■ EXERCISE DETAILS
Every record below must be returned exactly as it was received.

■ STUDY MATERIAL
┏━━
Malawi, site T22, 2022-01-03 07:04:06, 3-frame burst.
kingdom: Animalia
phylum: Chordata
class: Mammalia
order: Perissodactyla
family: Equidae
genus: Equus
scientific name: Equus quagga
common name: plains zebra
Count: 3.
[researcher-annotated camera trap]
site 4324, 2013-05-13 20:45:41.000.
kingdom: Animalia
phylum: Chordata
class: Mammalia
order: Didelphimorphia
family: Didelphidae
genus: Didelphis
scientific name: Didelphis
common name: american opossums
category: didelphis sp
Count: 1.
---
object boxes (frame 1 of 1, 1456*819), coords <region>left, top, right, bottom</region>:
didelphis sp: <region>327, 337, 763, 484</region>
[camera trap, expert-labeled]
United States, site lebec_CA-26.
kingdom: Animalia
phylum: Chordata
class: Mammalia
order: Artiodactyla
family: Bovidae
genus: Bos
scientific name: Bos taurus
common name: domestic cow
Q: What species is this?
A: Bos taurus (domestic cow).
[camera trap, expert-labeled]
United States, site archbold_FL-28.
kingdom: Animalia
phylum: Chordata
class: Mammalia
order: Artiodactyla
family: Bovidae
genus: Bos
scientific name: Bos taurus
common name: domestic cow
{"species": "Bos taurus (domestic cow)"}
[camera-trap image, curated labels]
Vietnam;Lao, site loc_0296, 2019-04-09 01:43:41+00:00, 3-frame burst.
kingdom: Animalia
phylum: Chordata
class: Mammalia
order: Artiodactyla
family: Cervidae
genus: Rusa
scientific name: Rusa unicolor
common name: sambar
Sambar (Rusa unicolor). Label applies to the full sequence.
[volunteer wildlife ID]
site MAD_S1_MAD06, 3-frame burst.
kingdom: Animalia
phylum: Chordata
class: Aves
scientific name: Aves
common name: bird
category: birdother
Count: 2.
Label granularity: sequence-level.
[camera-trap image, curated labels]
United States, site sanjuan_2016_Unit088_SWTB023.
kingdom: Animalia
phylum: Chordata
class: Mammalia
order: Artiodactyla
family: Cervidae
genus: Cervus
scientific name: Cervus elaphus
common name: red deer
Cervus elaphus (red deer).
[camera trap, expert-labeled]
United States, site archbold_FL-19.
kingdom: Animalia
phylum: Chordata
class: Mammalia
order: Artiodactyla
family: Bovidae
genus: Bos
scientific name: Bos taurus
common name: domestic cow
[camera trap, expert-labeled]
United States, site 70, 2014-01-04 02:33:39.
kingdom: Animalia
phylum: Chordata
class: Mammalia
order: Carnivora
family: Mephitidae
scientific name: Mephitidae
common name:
┗━━
■ RESULT BELOW
Malawi, site T22, 2022-01-03 07:04:06, 3-frame burst.
kingdom: Animalia
phylum: Chordata
class: Mammalia
order: Perissodactyla
family: Equidae
genus: Equus
scientific name: Equus quagga
common name: plains zebra
Count: 3.
[researcher-annotated camera trap]
site 4324, 2013-05-13 20:45:41.000.
kingdom: Animalia
phylum: Chordata
class: Mammalia
order: Didelphimorphia
family: Didelphidae
genus: Didelphis
scientific name: Didelphis
common name: american opossums
category: didelphis sp
Count: 1.
---
object boxes (frame 1 of 1, 1456*819), coords <region>left, top, right, bottom</region>:
didelphis sp: <region>327, 337, 763, 484</region>
[camera trap, expert-labeled]
United States, site lebec_CA-26.
kingdom: Animalia
phylum: Chordata
class: Mammalia
order: Artiodactyla
family: Bovidae
genus: Bos
scientific name: Bos taurus
common name: domestic cow
Q: What species is this?
A: Bos taurus (domestic cow).
[camera trap, expert-labeled]
United States, site archbold_FL-28.
kingdom: Animalia
phylum: Chordata
class: Mammalia
order: Artiodactyla
family: Bovidae
genus: Bos
scientific name: Bos taurus
common name: domestic cow
{"species": "Bos taurus (domestic cow)"}
[camera-trap image, curated labels]
Vietnam;Lao, site loc_0296, 2019-04-09 01:43:41+00:00, 3-frame burst.
kingdom: Animalia
phylum: Chordata
class: Mammalia
order: Artiodactyla
family: Cervidae
genus: Rusa
scientific name: Rusa unicolor
common name: sambar
Sambar (Rusa unicolor). Label applies to the full sequence.
[volunteer wildlife ID]
site MAD_S1_MAD06, 3-frame burst.
kingdom: Animalia
phylum: Chordata
class: Aves
scientific name: Aves
common name: bird
category: birdother
Count: 2.
Label granularity: sequence-level.
[camera-trap image, curated labels]
United States, site sanjuan_2016_Unit088_SWTB023.
kingdom: Animalia
phylum: Chordata
class: Mammalia
order: Artiodactyla
family: Cervidae
genus: Cervus
scientific name: Cervus elaphus
common name: red deer
Cervus elaphus (red deer).
[camera trap, expert-labeled]
United States, site archbold_FL-19.
kingdom: Animalia
phylum: Chordata
class: Mammalia
order: Artiodactyla
family: Bovidae
genus: Bos
scientific name: Bos taurus
common name: domestic cow
[camera trap, expert-labeled]
United States, site 70, 2014-01-04 02:33:39.
kingdom: Animalia
phylum: Chordata
class: Mammalia
order: Carnivora
family: Mephitidae
scientific name: Mephitidae
common name:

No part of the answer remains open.